We left Sedona mid-morning and drove to Phoenix where we stayed at a Hampton Inn for two nights. When we got there we were exhausted so decided to just relax, watch a movie on TV, and have dinner brought in. It was a lovely, restful, afternoon and evening.

The next morning we went to visit Marguerite's friend, Renee Walter, who is the Mom of Gar's friend, Rob Walter, and also travels with Marguerite and Gretchen's Atlanta group! Renee treated us to an absolutely wonderful day. First, we had tea at her lovely home and then we visited the Musical Instrument Museum for the afternoon. This is a remarkable place! The Museum was founded by the Former CEO and Chairman of Target Corporation after a visit to the Instrument Museum in Brussels, Belgium. The museum opened in 2010 and is the largest museum of its type in the world. The collection of over 15,000 musical instruments and associated objects includes examples from nearly 200 countries and territories. The facility has a wonderful interactive museum, a 299 seat theater for concerts, and a cafe where we had lunch. In the late afternoon Renee gave us a tour of Scottsdale and surrounding areas, then treated us to a delightful dinner at The Hermosa Inn, an old hotel and restaurant with a rich history.

Home Again, Home Again

On Saturday morning, May 16, we headed home to Escondido -- about a 7 hour drive. The trip had included 2315 total miles, with an average of 50 MPG in Marguerite's Prius, and 13 days of learning about and seeing lots and lots of red rocks, interesting places, and old friends. After unpacking, doing some laundry, and getting a little sleep, Marguerite and Betsy were off the next day for an overnight at Gar's house to celebrate a late Mother's Day with Gar, Chandi, Grace and Crawford....

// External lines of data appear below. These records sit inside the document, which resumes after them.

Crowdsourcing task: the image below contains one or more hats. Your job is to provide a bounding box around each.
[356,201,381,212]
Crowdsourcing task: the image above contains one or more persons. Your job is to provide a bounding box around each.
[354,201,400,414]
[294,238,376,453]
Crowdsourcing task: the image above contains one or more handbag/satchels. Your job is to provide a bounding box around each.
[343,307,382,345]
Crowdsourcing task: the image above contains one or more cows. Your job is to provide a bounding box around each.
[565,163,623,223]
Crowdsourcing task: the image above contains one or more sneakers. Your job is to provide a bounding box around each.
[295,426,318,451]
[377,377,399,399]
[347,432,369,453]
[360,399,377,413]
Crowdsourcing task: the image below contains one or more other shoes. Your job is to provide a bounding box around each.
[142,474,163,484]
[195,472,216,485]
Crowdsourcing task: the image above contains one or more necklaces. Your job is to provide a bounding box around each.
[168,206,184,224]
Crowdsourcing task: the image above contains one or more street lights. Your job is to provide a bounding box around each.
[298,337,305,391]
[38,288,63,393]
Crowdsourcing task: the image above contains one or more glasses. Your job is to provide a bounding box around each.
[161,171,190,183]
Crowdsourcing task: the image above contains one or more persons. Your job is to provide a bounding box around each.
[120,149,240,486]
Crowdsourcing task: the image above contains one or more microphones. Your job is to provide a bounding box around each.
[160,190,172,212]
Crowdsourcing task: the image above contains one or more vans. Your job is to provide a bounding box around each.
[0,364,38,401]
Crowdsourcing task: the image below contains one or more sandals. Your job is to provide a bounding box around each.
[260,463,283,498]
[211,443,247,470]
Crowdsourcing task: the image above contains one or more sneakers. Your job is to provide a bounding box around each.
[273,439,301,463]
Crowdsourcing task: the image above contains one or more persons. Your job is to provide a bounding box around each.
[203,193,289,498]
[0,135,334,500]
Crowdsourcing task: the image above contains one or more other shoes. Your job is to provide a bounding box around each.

Betsy returned to Orlando on Wednesday, May 20, with three suitcases full of clothes, souvenirs, and an old wooden lamp from one of our favorite antique shops! Thank goodness for Marguerite's 3-bags allowance on United that Betsy enjoys when she flies on a free ticket!!! We are already planning for next year's trip -- probably to the Pacific Northwest with a stay at Gar's cabin in Port Angeles, Washington.